_Directions_
Copy out the material below, swapping "white pillow" for "white cushion" wherever it occurs and leaving everything else as it is.

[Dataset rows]
══════
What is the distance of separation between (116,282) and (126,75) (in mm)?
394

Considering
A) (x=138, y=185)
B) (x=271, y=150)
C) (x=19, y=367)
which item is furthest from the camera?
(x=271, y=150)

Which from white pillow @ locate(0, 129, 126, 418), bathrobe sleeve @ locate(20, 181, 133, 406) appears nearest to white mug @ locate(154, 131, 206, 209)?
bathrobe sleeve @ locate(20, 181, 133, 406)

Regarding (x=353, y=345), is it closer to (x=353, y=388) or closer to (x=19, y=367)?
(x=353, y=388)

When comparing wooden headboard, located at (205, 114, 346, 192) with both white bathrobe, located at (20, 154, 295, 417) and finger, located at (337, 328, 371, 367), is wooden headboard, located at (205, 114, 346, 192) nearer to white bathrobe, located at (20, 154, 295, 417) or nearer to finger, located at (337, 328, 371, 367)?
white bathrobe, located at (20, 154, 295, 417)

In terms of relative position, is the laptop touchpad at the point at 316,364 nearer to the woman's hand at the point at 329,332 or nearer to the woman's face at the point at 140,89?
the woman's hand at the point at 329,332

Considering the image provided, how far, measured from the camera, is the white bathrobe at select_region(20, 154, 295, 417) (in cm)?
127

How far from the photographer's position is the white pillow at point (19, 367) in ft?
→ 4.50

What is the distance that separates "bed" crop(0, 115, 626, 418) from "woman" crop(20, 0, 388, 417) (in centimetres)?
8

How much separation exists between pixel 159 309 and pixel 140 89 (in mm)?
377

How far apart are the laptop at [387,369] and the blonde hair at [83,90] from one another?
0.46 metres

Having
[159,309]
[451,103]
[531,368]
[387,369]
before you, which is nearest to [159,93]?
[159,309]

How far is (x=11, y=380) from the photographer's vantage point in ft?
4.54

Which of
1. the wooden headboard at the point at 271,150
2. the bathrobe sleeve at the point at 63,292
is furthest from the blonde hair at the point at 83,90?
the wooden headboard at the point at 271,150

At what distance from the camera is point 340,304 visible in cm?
══════
_Written answer_
What is the distance of separation between (116,282) and (126,75) (in mm)?
394

Considering
A) (x=138, y=185)
B) (x=271, y=150)
C) (x=19, y=367)
which item is furthest from the camera?
(x=271, y=150)

Which from white cushion @ locate(0, 129, 126, 418), bathrobe sleeve @ locate(20, 181, 133, 406) appears nearest to white mug @ locate(154, 131, 206, 209)?
bathrobe sleeve @ locate(20, 181, 133, 406)

Regarding (x=353, y=345), is it closer to (x=353, y=388) or closer to (x=19, y=367)?
(x=353, y=388)

When comparing wooden headboard, located at (205, 114, 346, 192) with both white bathrobe, located at (20, 154, 295, 417) and finger, located at (337, 328, 371, 367), is wooden headboard, located at (205, 114, 346, 192) nearer to white bathrobe, located at (20, 154, 295, 417) or nearer to finger, located at (337, 328, 371, 367)?
white bathrobe, located at (20, 154, 295, 417)

In terms of relative position, is the laptop touchpad at the point at 316,364 nearer to the woman's hand at the point at 329,332 or nearer to the woman's face at the point at 140,89?
the woman's hand at the point at 329,332

Considering the image provided, how far, measured from the camera, is the white bathrobe at select_region(20, 154, 295, 417) (in cm)?
127

How far from the photographer's position is the white cushion at point (19, 367) in ft?
→ 4.50

What is the distance that separates "bed" crop(0, 115, 626, 418) from "woman" crop(20, 0, 388, 417) (in centimetres)?
8

How much separation exists between pixel 159 309 and pixel 140 89 (in mm)?
377

How far apart are the laptop at [387,369] and the blonde hair at [83,90] from one another?
0.46 metres

Having
[159,309]
[451,103]
[531,368]
[387,369]
before you, which is nearest to [159,93]?
[159,309]

How far is (x=11, y=380) from the photographer's vantage point in ft?
4.54

Which of
1. the wooden headboard at the point at 271,150
2. the bathrobe sleeve at the point at 63,292
is furthest from the blonde hair at the point at 83,90?
the wooden headboard at the point at 271,150

At what distance from the camera is point 340,304 visible in cm?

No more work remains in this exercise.